INFORMATION Block Start

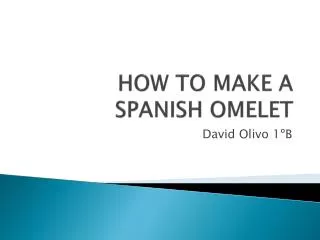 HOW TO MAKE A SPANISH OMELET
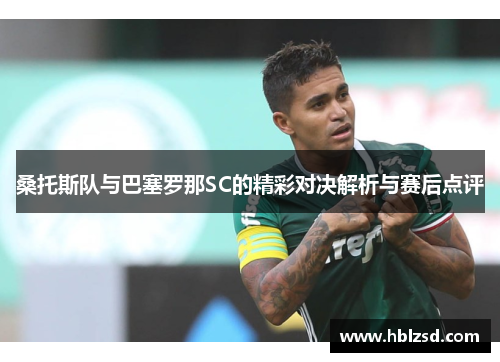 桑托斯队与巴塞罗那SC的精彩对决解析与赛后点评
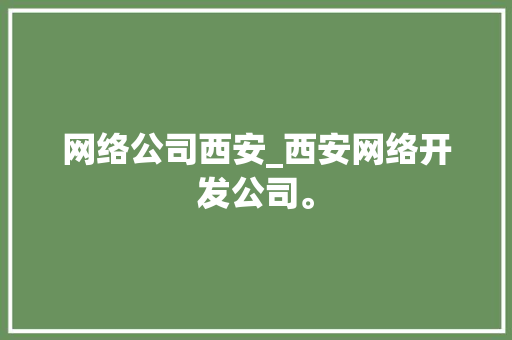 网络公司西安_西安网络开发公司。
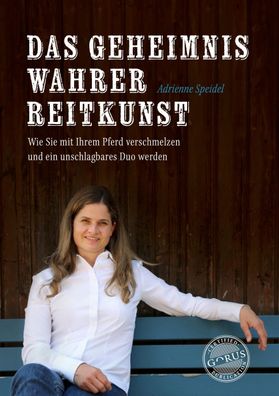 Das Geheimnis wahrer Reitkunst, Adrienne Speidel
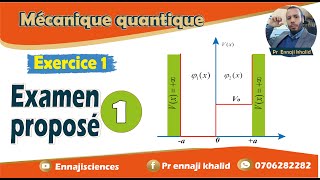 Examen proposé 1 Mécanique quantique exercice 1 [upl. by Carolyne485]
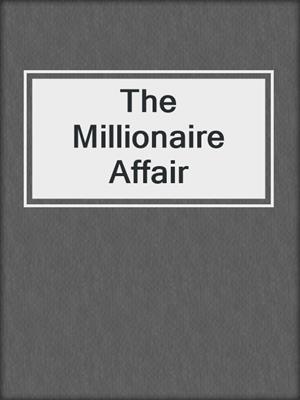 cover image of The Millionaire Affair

INFORMATION Block End

**GOAL OF THE EXERCISE:** Reproduce the text of all six records above verbatim, one per line and in the original order, omitting the pictures.

**YOUR SOLUTION:**
 HOW TO MAKE A SPANISH OMELET
 桑托斯队与巴塞罗那SC的精彩对决解析与赛后点评
 网络公司西安_西安网络开发公司。
 Das Geheimnis wahrer Reitkunst, Adrienne Speidel
 Examen proposé 1 Mécanique quantique exercice 1 [upl. by Carolyne485]
 cover image of The Millionaire Affair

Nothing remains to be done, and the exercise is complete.